Novartis is poised to kick off the next generation of multiple sclerosis treatments after siponimod performs well in Phase III. The company’s primary competitor had been Biogen, but its drug’s failure in Phase II leaves siponimod the last man standing.
Novartis reports that its multiple sclerosis (MS) drug, siponimod, has reached its primary endpoint in Phase III trials. The study was the largest randomised, controlled study of treatments for secondary progressive MS (SPMS). This variant is marked by a steady worsening towards disability with or without the flare-ups characteristic of the most common form of MS. Current efforts are focused on finding a means to delay its progression.
Siponimod, or BAF312, is a small-molecule modulator of the sphingosine-1-phosphate receptor (S1PR), found on lymphocytes. This inhibits the cells from traveling to sites of inflammation caused by T cells crossing the blood-brain barrier. So far, siponimod has demonstrated improved selectivity over fingolimod, the archetypical S1PR inhibitor; consequently, siponimod may have an improved side effect profile (decreased incidence of lymphonemia).

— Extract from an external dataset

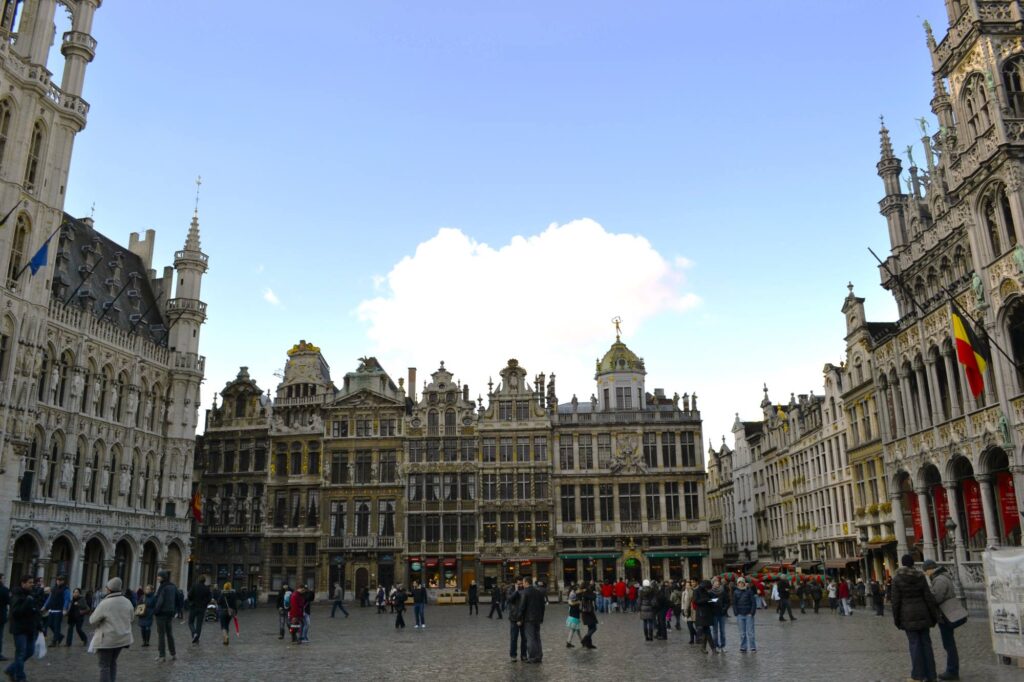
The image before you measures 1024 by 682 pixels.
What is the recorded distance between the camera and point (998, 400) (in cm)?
2848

Novartis had been competing with Biogen to bring an effective treatment for SPMS to market, but despite promising early results, Biogen’s opicinumab failed in Phase II trials earlier this year. The company was less than forthcoming about the details, but its drug was reported to have more serious side effects than Avonex (interferon beta-1a). Sanofi was also in the race, but its horse proved even less safe than that of Biogen. A win for Novartis looks promising.
Update: Novartis is reporting positive results in Phase III, that BAF312 is demonstrating reduced the risk of disability progression over 3 months by 21%, and an even greater reduction over 6 months.